La journaliste tenta de percevoir le malaise existant chez l’enfant et elle fut surprise de constater que l’enfant avait une force morale hors du commun. De plus, chaque membre du personnel soignant qui le croisait, n’en avait que pour lui, le saluant, l’embrassant et le taquinant même sur la beauté de son pyjama et l’originalité de ses chaussons.
- « Mais dis-moi bonhomme » dit Dominique. « Ce sont des lapins que tu as aux pieds ? »
- « Ben non… ce sont des petits chiens. Tu ne vois pas la différence ? »
L’enfant lâcha la main de sa maman et toucha les oreilles de ses pantoufles.
- « Regarde la belle fourrure. Touche… C’est tout doux. »
Dominique s’exécuta.
- « Ah oui… en effet… c’est soyeux… »
- « Ben non… c’est doux, c’est tout. »
- « Si tu veux, oui » lui répliqua la jeune journaliste. « Bon, Bruno, je vais y aller.
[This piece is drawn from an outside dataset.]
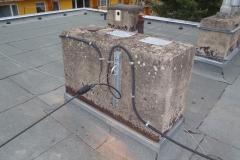 Převěs kabelu mezi bytovkami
Mon preneur du son s’impatiente là-bas. »
Se retournant sur lui-même, le petit garçon ajouta :
- « Il est pressé le garçon ! Vas-y… Tu reviendras me voir après ? »
Interloquée par tant d’aplomb, la reporter se mit à sourire et termina :
- « Oui, promis Bichon. Je termine mon travail et je viendrai te dire au revoir. »
Le petit bonhomme lui donna le numéro de sa chambre et après l’avoir embrassé, Dominique s’en alla tout en se retournant plusieurs fois véritablement subjuguée par tant de spontanéité.
Parvenue à la salle de réunion avec son équipe, la jeune reporter, toujours sous l’emprise de sa fascinante rencontre, ne trouva pas ses mots face aux médecins qui se demandaient le pourquoi de son désarroi. Une infirmière en chef prit la parole :
- « Michel, madame vient de rencontrer notre petit Bichon »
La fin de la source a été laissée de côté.